[[ EXERCISE PASSAGE open ]]

Keynote Speakers
-
Gerhard Weikum
Max-Planck Institute for Informatics, Germany
"Efficient Top-k Queries for XML Information Retrieval"
Abstract
Non-schematic XML data that comes from many different sources and
inevitably exhibits
heterogeneous structures and annotations (i.e., XML tags) cannot be
adequately searched
using database query languages like XPath or XQuery. Often, queries
either return too many
or too few results. Rather the ranked-retrieval paradigm is called for,
with relaxable search conditions, various forms of similarity predicates
on tags and contents,
and quantitative relevance scoring.
The talk discusses recent advances and open research issues for ranked
retrieval
of XML data, and exemplifies them by the TopX search engine, a prototype
system developed at the Max-Planck Institute for Informatics.
TopX supports a probabilistic-IR scoring model for full-text content
conditions
and tag-term combinations,
path conditions for all XPath axes as exact or relaxable constraints, and
ontology-based relaxation of terms and tag names as
similarity conditions for ranked retrieval.
For speeding up top-k queries, various techniques are employed:
probabilistic models as efficient score predictors for a variant of the
threshold
algorithm, judicious scheduling of sequential accesses for scanning
index lists and
random accesses to compute full scores, incremental merging of index
lists for
on-demand, self-tuning query expansion, and a suite of specifically
designed,
precomputed indexes to evaluate structural path conditions.
-
Andrei Broder
Yahoo! Research, USA
"From query based Information Retrieval to context driven Information Supply"
Abstract
In the past decade, Web search engines have evolved from a first
generation based on classic Information Retrieval scaled up to web size
and supporting only informational queries, to a second generation
supporting navigational queries using web specific information
(primarily link analysis), and then to a third generation enabling
transactional and other "semantic" queries based on a variety of
technologies aimed to directly satisfy the unexpressed "user intent."
What is coming next? In this talk, we argue for the trend towards
context driven Information Supply, that is, the goal of Web IR will
widen to include the supply of relevant information without requiring
the user to make an explicit query. The information supply concept
greatly precedes information retrieval. (Newspapers, or even the "Acta
Diurna" of ancient Rome.) What is new in the web framework, is the
ability to supply relevant information specific to a given activity and
a given user, while the activity is being performed. A prime example is
the matching of ads to content being read, however the information
supply paradigm is starting to appear in other contexts such as social
networks, e-commerce, browsers, and others.
|

[[ EXERCISE PASSAGE closed ]]
[[ DATA SHOWN open ]]

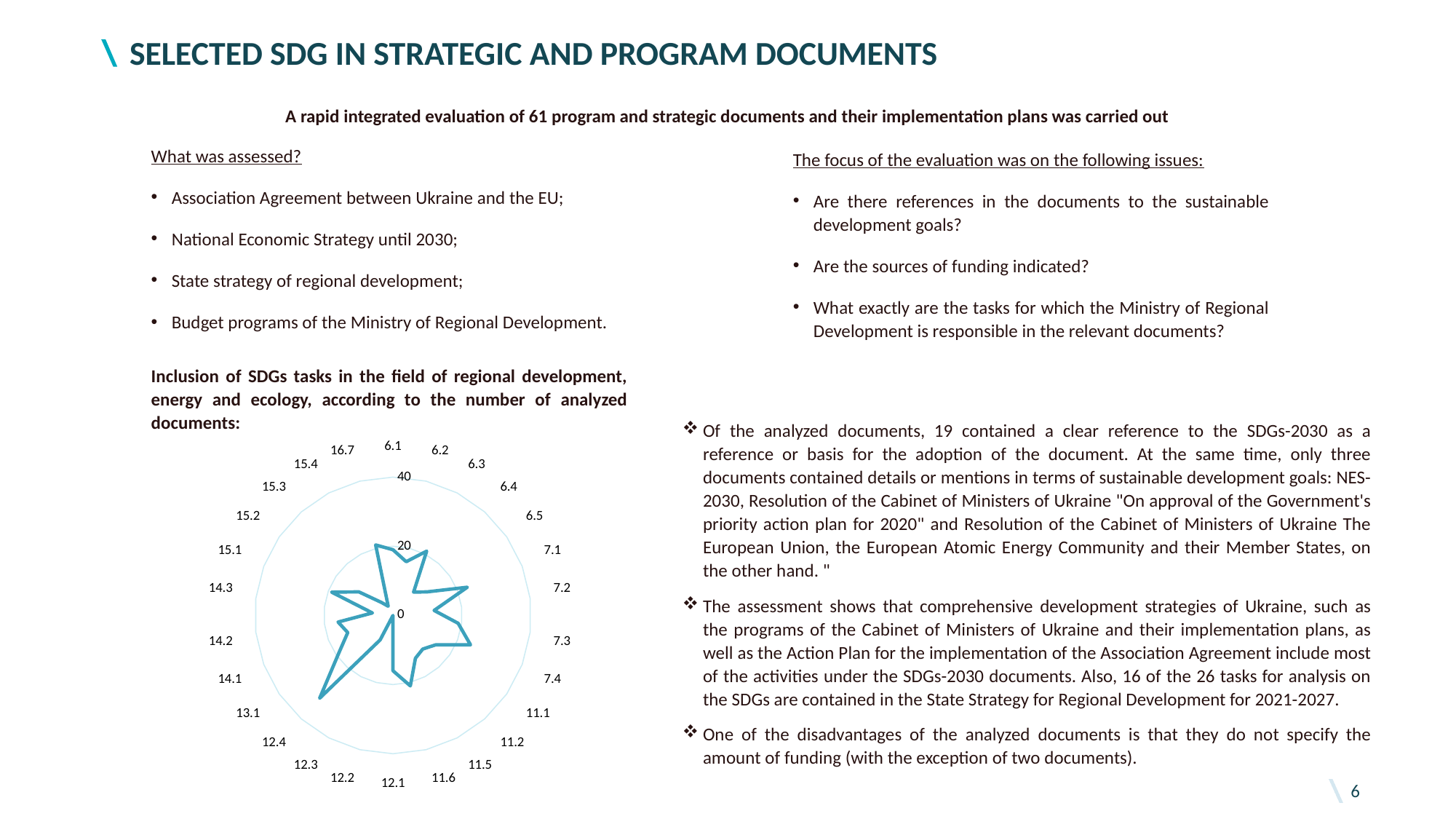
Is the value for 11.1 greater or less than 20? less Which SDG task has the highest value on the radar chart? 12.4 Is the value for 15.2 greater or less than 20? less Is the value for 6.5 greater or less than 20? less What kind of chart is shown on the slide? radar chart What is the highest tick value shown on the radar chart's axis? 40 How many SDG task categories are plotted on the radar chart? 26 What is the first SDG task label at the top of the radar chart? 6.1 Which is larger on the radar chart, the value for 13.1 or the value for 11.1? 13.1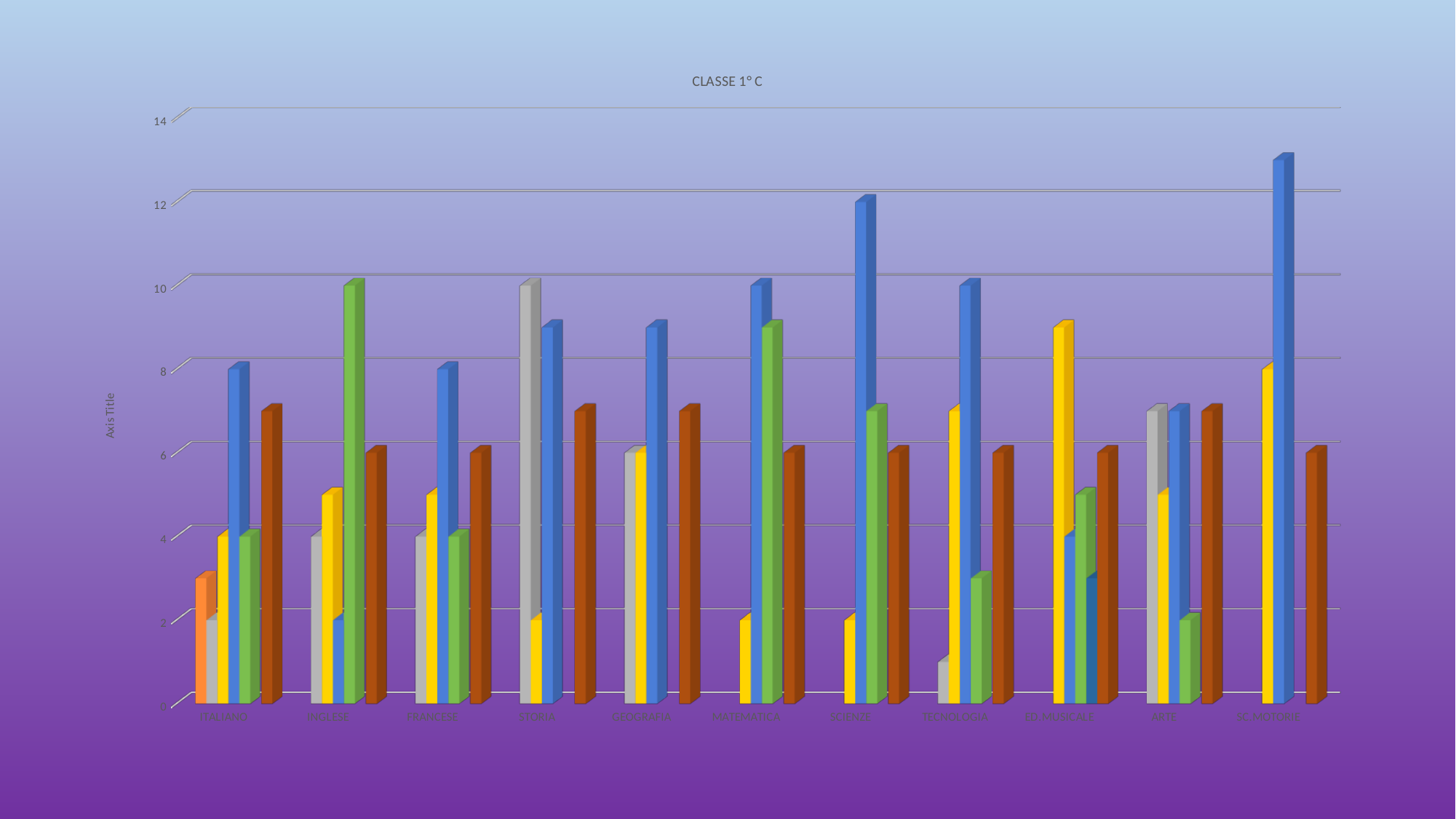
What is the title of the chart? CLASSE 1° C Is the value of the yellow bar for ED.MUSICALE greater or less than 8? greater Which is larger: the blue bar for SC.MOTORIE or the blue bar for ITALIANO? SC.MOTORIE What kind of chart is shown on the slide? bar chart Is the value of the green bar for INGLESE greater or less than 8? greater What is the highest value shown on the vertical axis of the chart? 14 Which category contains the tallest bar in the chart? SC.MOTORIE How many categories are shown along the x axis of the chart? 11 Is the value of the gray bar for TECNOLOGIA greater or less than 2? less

[[ DATA SHOWN closed ]]

▸ **HOW TO COMPLETE THIS TASK**:
In the keynote abstracts, please list every technique named as being employed for speeding up top-k queries.

▸ **RESULT**:
- probabilistic models as efficient score predictors for a variant of the threshold algorithm
- judicious scheduling of sequential accesses for scanning index lists and random accesses to compute full scores
- incremental merging of index lists for on-demand, self-tuning query expansion
- a suite of specifically designed, precomputed indexes to evaluate structural path conditions